EXTRACTED TEXT:
[Start of section]

- Born: November 17, 1974 (age 51) Norway
- Occupations: Professor University of Oslo and Dean Circle U. European University Alliance

= Eivind Engebretsen =

Norwegian professor of health science

Eivind Engebretsen (born in Oslo, November 17, 1974) is a Norwegian researcher in the medical humanities. He is a full professor of interdisciplinary health science at the Institute of Health and Society (HELSAM) at the University of Oslo.

From 2023, he is appointed as Dean of the Circle U. European University Alliance and has the overall academic responsibility for Circle U.'s educational program.

Engebretsen is Director and Co-Founder of the Faculty of Medicine’s Centre of Excellence in Sustainable Healthcare Education (SHE), which is the first Norwegian Centre of Excellence in medical education.

[End of section]

[Stored data]
[Start of section]

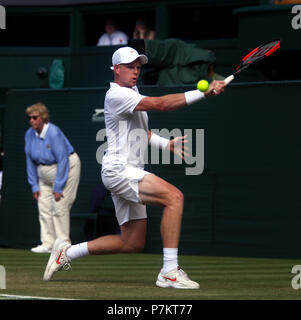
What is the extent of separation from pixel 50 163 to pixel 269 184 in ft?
10.2

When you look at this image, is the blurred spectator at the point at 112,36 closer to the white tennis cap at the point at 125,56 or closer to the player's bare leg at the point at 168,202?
the white tennis cap at the point at 125,56

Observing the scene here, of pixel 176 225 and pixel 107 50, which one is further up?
pixel 107 50

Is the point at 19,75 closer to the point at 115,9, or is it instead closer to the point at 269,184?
the point at 115,9

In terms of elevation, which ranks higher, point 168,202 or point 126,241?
point 168,202

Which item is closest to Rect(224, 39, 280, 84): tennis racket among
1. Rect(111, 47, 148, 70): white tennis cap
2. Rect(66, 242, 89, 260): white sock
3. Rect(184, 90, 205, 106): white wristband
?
Rect(184, 90, 205, 106): white wristband

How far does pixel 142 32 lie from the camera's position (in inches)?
616

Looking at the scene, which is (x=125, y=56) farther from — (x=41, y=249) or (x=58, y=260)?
(x=41, y=249)

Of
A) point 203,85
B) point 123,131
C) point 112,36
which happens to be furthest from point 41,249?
point 203,85

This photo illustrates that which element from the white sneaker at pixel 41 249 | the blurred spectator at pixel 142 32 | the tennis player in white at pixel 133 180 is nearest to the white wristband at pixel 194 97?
the tennis player in white at pixel 133 180

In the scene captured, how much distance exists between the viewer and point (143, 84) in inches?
558

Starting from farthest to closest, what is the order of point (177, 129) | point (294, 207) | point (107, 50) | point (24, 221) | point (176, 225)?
point (107, 50)
point (24, 221)
point (177, 129)
point (294, 207)
point (176, 225)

[End of section]

TASKS:
1. List every organization or institution named in the profile of Eivind Engebretsen.
2. Answer these from the profile of Eivind Engebretsen:
(a) In which city was he born?
(b) From what year does he serve as Dean of the Circle U. European University Alliance?
(c) What is SHE said to be the first of?
3. Decide whether each statement agrees with the profile of Eivind Engebretsen:
(a) He is a full professor of interdisciplinary health science.
(b) As Dean, he shares academic responsibility for Circle U.'s educational program with other deans.
(c) SHE is a centre of the Faculty of Medicine.

RESPONSES BY ITEM NUMBER:
1.
- University of Oslo
- Institute of Health and Society (HELSAM)
- Circle U. European University Alliance
- Faculty of Medicine
- Centre of Excellence in Sustainable Healthcare Education (SHE)

2.
(a) Oslo
(b) 2023
(c) The first Norwegian Centre of Excellence in medical education

3.
(a) Yes: "He is a full professor of interdisciplinary health science at the Institute of Health and Society (HELSAM) at the University of Oslo."
(b) No: "has the overall academic responsibility for Circle U.'s educational program"
(c) Yes: "the Faculty of Medicine’s Centre of Excellence in Sustainable Healthcare Education (SHE)"